**課題の条件**
下にある虹のコンキスタドールのインタビューから、「大和明桜 周りの人から「今ま」を含む語句で始まり「大和 言われた。清水理子ちゃんに。」で終わる部分を、一字も変えずに返してください。

**提示文**
..........

虹のコンキスタドール|結成12年目だけどフレッシュ!期別インタビュー×3で迫る虹コンの現状 (2/3)

的場華鈴・大和明桜・隈本茉莉奈・蛭田愛梨インタビュー
左から隈本茉莉奈、的場華鈴、大和明桜、蛭田愛梨。

左から隈本茉莉奈、的場華鈴、大和明桜、蛭田愛梨。

第2の青春が始まった

──今年の虹コンは5人が卒業、3人が加入して、現在は予科生を含む12人体制で活動しています。2月の野音公演で中村朱里さん、鶴見萌さんという初期からのメンバーが卒業したことも大きいと思いますが(参照:虹のコンキスタドール中村朱里、鶴見萌、清水理子 冬の野音で噛み締めた“人生で一番濃い真夏の夢”)、表面的にはすごく変化した印象があります。

的場華鈴 野音が終わったあと、青山、八木、伊藤が入ってからの展開が目まぐるしすぎて……。野音で卒業した朱里ちゃん、萌ちゃん、しみこ(清水理子)はパフォーマンスでも、キャラクターとしても中心になることが多かったから、今の虹コンを映像で観たときに「誰この人たち」と感じる人はいるかもしれないですね。

大和明桜 周りの人から「今までの虹コンは個々の我が強くてバラバラな感じだったけど、今はみんなそろって一体感がある」とよく言われます。グループっぽくなった。今までは、どこにも属せない人たちが集まったような(笑)。

蛭田愛梨 「統一感がある」とはよく言われるようになりました。

大和 言われた。清水理子ちゃんに。

大和明桜

大和明桜

──(笑)。虹コンを離れた人が客観的に見て、今のほうが統一感があるように見えると。今までもいろんなことがあったけど、今年は特に虹コンにとって激動の1年だったのではないでしょうか。

..........

**表示データ**
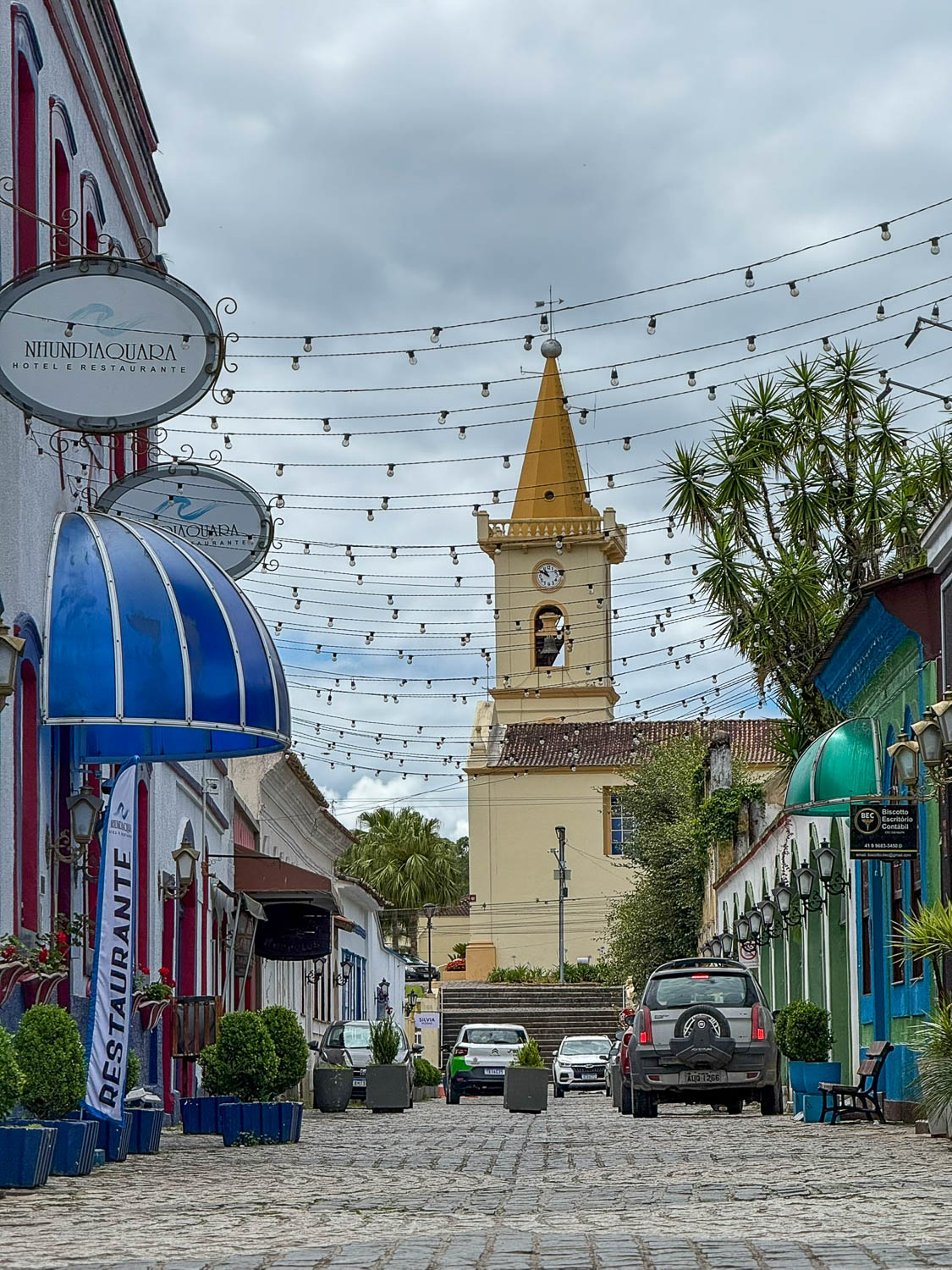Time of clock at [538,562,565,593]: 10:49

..........

**完成した解答**
大和明桜 周りの人から「今までの虹コンは個々の我が強くてバラバラな感じだったけど、今はみんなそろって一体感がある」とよく言われます。グループっぽくなった。今までは、どこにも属せない人たちが集まったような(笑)。

蛭田愛梨 「統一感がある」とはよく言われるようになりました。

大和 言われた。清水理子ちゃんに。